Market

Final Thoughts

Written by Michael Cowden


I decided to take a break from prices and survey data today to check in with a few trusted mill and service center executives.

Each had their own take on the market. But there were a couple of common threads. First, the war in Ukraine is still driving the steel and metals markets – even if we’ve all gotten used to that reality by now.

Second, this remains the craziest market anyone can remember, even compared to the drastic moves following the initial outbreak of the Covid-19 pandemic.

“The drop at the beginning of the year was crazy, just how fast it was,” one service center executive said. “Then you have a war break out and it immediately flips – and now it’s going up faster than it did on the way down.”
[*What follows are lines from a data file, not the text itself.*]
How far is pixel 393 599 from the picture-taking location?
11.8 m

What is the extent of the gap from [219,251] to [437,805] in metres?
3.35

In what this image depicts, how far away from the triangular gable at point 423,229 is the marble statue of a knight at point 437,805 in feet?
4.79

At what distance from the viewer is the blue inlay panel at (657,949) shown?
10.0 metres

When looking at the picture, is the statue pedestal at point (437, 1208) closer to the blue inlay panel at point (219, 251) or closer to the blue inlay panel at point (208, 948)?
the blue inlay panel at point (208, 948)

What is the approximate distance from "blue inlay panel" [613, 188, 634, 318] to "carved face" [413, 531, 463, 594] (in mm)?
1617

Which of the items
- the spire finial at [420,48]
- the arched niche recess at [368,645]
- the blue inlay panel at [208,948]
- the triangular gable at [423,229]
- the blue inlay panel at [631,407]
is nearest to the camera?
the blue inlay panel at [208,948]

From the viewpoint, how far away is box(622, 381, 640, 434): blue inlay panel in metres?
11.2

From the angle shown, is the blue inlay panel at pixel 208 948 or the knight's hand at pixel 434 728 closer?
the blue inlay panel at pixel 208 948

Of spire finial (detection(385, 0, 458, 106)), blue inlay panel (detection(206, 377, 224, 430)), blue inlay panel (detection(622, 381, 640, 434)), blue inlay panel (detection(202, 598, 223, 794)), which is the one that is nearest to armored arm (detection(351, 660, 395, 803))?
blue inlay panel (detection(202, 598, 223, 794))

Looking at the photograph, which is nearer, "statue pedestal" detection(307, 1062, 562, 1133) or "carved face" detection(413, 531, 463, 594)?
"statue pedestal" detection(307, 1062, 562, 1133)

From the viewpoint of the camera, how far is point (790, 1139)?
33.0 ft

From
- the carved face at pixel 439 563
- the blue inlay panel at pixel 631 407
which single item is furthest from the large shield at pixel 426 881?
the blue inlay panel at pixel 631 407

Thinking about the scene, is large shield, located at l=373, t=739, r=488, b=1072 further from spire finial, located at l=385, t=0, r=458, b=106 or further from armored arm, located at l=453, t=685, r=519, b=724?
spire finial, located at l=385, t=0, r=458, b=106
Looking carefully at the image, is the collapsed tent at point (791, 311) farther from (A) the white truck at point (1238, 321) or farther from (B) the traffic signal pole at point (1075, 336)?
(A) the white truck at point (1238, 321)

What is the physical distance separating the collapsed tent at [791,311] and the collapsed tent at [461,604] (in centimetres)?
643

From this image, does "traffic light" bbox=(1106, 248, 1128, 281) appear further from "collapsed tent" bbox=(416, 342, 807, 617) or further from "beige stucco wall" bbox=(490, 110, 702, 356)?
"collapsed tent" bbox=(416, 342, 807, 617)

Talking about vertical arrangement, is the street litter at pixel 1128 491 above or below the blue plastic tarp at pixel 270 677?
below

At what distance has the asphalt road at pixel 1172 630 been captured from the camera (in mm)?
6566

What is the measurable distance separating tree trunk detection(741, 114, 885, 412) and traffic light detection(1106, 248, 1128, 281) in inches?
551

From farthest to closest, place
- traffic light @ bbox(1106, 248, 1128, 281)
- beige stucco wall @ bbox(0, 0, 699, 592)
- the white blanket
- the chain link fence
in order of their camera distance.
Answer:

There was a prevailing assumption that HRC was going dive into the $800s per ton ($40s per cwt). Few people expected to get there in February. But it would have if not for Russia’s invasion of Ukraine, he said.

And it’s not just steel that went nuts. The LME halted nickel trading. Equity markets soar and commodity prices crash one day on news that Russia and Ukraine might be making progress in negotiations. And then the script flips the next day when fighting resumes.

On top of it all are the supply chain issues that have been weighing down markets for the last two years – chip shortages, labor shortages, exploding freight rates.

All of it has overshadowed what ordinarily might still have been the talk of the industry: Cleveland-Cliffs transforming from an iron ore miner to the largest sheet supplier in the US – and one buying up captive scrap assets too. “That was a monumental, generational shift. And it has been totally overshadowed and underappreciated,” the service center source said.

If there is a silver lining from the last two years, it’s that most businesses and most businesses leaders have become more nimble and more adaptable. “We’ve all learned to hit curve balls. If you don’t, you’re going to strike out every time,” he said.

A mill executive questioned whether the better analogy might be hitting a 100-mph fast ball. Because there is nothing curvy about the way steel prices are going in the short term in his opinion – straight up.

Futures markets might have taken a pause. He doesn’t see why they should. “The pig iron supply from Ukraine and Russia is not going to magically come back,” he said. “And the mills aren’t going to give up on these higher prices when they are paying $800-900 per (gross) ton for scrap.”

And scrap is unlikely to lose much ground much in Q2 with automakers again struggling with chip shortages, something that will slow both vehicle production and prime scrap generation, the mill source said.

Also, producers are seeing little resistance from buyers to higher prices. “We’re seeing stable demand and increased buying,” he said. “They are not buying because inventories are low or demand is fantastic but because they are confident that prices are going to continue to go up. … And a deal now is better than one a week or a month from now.”

A second mill exec, whose company sells a lot into building products, said demand was a lot better than stable and has been “stratospheric” in his company’s recent experience. Yes, that’s partly because construction season is in full swing, he acknowledged. Are there warning signals? Yes.

But he brushed some of those aside. Case in point: The severe Covid outbreak in China could dent demand there now. Beijing, however, has a history of providing aggressive stimulus to offset the economic impact of Covid lockdowns – which should bolster demand later. Could inflation cause a recession in the US? Perhaps. But the reality on the ground feels different.

“There is a lot of caution – I see the warning signals, people tell me about warning signals – but day-to-day activity, even going forward 3-6 months, I don’t see any problems here,” the second mill source said.

A third mill executive wasn’t so sure. Prices in the US continue to rise and are now in the same ballpark as European tags. But the situation in Europe is not as clearcut as the one in the US. Some EU mills are cranking up production, but others are holding back, he said.

The war in Ukraine is also very real in Europe, not just a matter of rising pig iron costs. He noted that he’d received emails from colleagues in Ukraine who were leaving their jobs to fight. And that’s happening not only at steel mills but at parts manufacturers as well. (Good luck finding wire harnesses.)

Such issues will only cause more problems for supply chains already stretched to their breaking point. The war in Ukraine could be especially problematic for automakers in Western Europe, which rely on suppliers in Eastern Europe much as vehicle producers in the U.S. rely heavily on suppliers in Mexico, the third mill exec said.

He predicted that the situation might come to a head within in the next six weeks, perhaps as soon as late April. “All those orders that were placed (by automakers) for steel might not be needed,” he said.

The EU TRQ was barely used in Q1. And it’s unlikely that it will be fully used in Q2 either. What about Q3? In the meantime, some mills are learning to run their casters full to make their own slabs as they learn, day by day, to get by without Russian supplies, he said.